I didnt succeed to install the cvs-amsn version with tcl and tk 8.5 either (installed manually with instructions above).

Emerge stops with this error message:

 *Quote:*   

> gcc -pipe -shared -fPIC webcamsn.o -L./ -lmimic -L/usr/lib/tcl8.4 -ltclstub8.4 -L/usr/lib/tk8.4 -ltkstub8.4 -o webcamsn.so && cp webcamsn.so ../
> 
> /usr/lib/gcc-lib/i686-pc-linux-gnu/3.3.5-20050130/../../../../i686-pc-linux-gnu/bin/ld: cannot find -ltclstub8.4
> 
> collect2: ld returned 1 exit status
> ...

 

Note that the linker still tries to inlcude 8.4 libs, i uninstalled all 8.4 versions though .. 

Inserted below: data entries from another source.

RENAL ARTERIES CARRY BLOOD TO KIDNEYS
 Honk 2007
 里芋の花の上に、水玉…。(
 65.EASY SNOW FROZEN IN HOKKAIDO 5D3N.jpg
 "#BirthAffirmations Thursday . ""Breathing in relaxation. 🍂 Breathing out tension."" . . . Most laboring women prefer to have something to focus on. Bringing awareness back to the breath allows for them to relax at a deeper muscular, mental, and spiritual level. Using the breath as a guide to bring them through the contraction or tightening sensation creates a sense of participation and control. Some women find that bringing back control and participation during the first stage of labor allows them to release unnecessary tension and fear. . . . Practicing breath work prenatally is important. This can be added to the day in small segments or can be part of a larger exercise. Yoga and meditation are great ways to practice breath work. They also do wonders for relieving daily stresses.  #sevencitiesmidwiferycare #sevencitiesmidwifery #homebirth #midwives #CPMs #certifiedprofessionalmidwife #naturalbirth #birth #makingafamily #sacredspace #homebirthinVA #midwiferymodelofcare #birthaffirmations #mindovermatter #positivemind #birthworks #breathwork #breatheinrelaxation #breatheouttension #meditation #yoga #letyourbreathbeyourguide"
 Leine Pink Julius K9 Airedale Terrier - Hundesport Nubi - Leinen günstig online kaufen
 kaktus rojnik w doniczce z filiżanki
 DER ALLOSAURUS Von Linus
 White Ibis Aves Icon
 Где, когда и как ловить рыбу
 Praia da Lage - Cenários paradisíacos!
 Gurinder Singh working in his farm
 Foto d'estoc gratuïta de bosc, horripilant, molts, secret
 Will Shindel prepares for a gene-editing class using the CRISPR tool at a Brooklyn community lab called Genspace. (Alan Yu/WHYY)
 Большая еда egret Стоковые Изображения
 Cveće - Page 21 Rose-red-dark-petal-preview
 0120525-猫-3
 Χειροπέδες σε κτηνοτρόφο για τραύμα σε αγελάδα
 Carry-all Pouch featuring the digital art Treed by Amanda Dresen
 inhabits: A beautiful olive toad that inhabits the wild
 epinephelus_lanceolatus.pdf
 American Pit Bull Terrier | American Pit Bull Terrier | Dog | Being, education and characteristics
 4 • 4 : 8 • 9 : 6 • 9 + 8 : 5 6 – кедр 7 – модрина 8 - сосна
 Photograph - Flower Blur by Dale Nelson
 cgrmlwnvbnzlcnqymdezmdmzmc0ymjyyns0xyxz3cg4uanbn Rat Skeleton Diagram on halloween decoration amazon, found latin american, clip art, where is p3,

I guess ill go back to 8.4 then :s

Hope someone can make that tk8.5 ebuild work .. or better .. maybe a qt-amsn might emerge, from amsn.sf.net :

 *Quote:*   

>  .. A gui and protocol abstaction that will allow the possibility of having more than one gui and multiprotocol ...

 

----------

## Da Fox

Just a little tip: if after following Bamboe's guide you just go to /usr/bin and remove the symlink 'wish' to wish8.4 and make one that points to wish8.5 all apps that use wish will use the new version + you don't have to edit aMSN files  :Smile: 

----------

## j_c_p

You can look at the following topic thread too : https://forums.gentoo.org/viewtopic-p-2642329.html#2642329

----------

## ashrobo

I was using the cvs-amsn version with tcl8.4 and tk8.4, and decided to try out tk8.5 and tcl8.5 just to get AA working. I did a successful install of the two libraries but after changing "exec wish $0" in /usr/share/amsn/amsn to "exec wish8.5 $0", I got a segmentation fault from running it. Reason being I've configured the cvs-amsn to use tcl8.4 and tk8.4.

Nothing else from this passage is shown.